## Assignment:
A word-for-word reproduction of the data below is needed, with no pictures in it.
━━━━
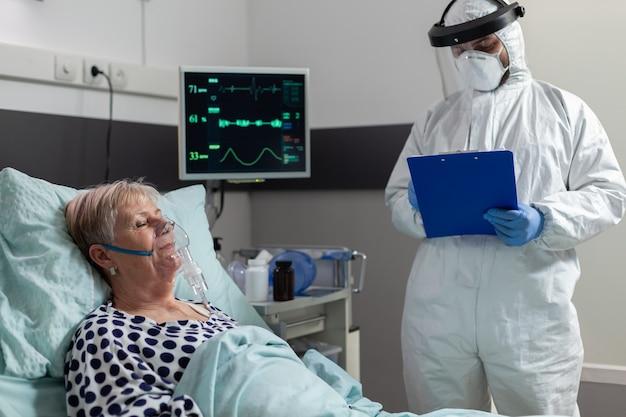 Paciente sênior doente recebendo medicamento intravenoso de uma bolsa de gotejamento iv, deitado na cama, inspira e expira através de máscara de oxigênio, durante a pandemia de coronavírus. médico vestindo terno ppe.
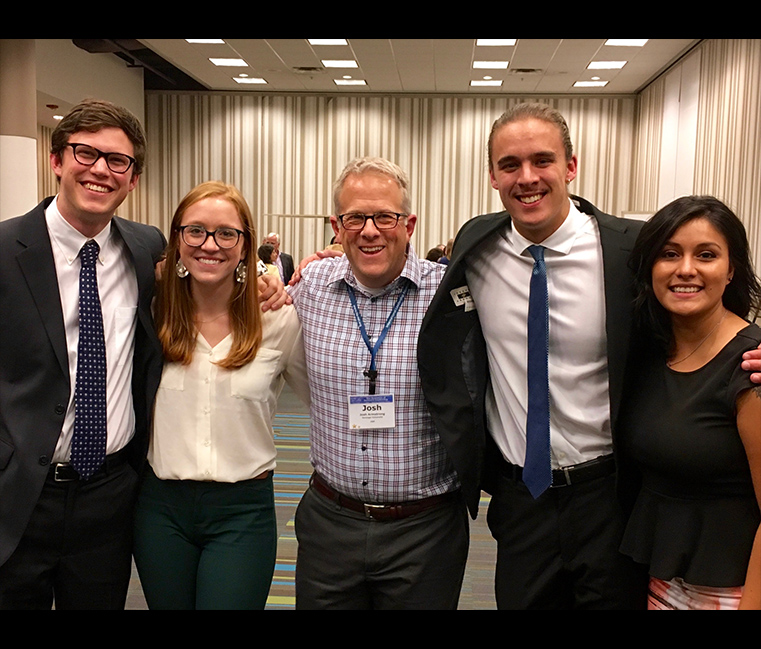 CLP students with Dr. Josh Armstrong at the ILA conference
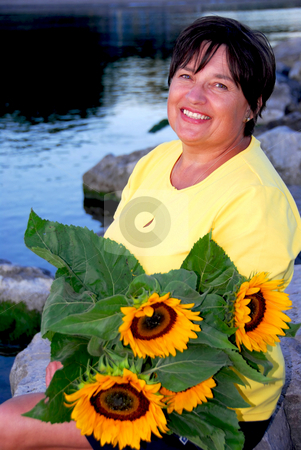 Woman sunflowers stock photo, Portrait of a mature woman with sunflowers by Elena Elisseeva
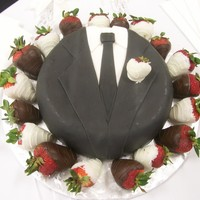 Corey New york style cheese cake covered with black vanilla and white vanilla fondant decorated like a tuxedo.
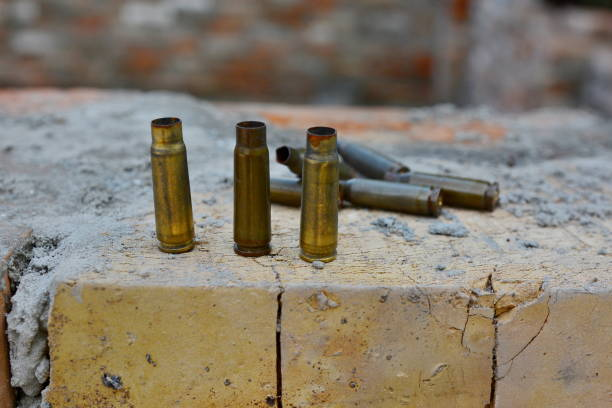 UKRAINE: The area of the anti-terrorist operation DONETSK REGION, UKRAINE - 29 JUNE 2020: Empty machine gun cartridges on a brick wall in the area of the anti-terrorist operation antiterrorist stock pictures, royalty-free photos & images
━━━━
## Written reply:
 Paciente sênior doente recebendo medicamento intravenoso de uma bolsa de gotejamento iv, deitado na cama, inspira e expira através de máscara de oxigênio, durante a pandemia de coronavírus. médico vestindo terno ppe.
 CLP students with Dr. Josh Armstrong at the ILA conference
 Woman sunflowers stock photo, Portrait of a mature woman with sunflowers by Elena Elisseeva
 Corey New york style cheese cake covered with black vanilla and white vanilla fondant decorated like a tuxedo.
 UKRAINE: The area of the anti-terrorist operation DONETSK REGION, UKRAINE - 29 JUNE 2020: Empty machine gun cartridges on a brick wall in the area of the anti-terrorist operation antiterrorist stock pictures, royalty-free photos & images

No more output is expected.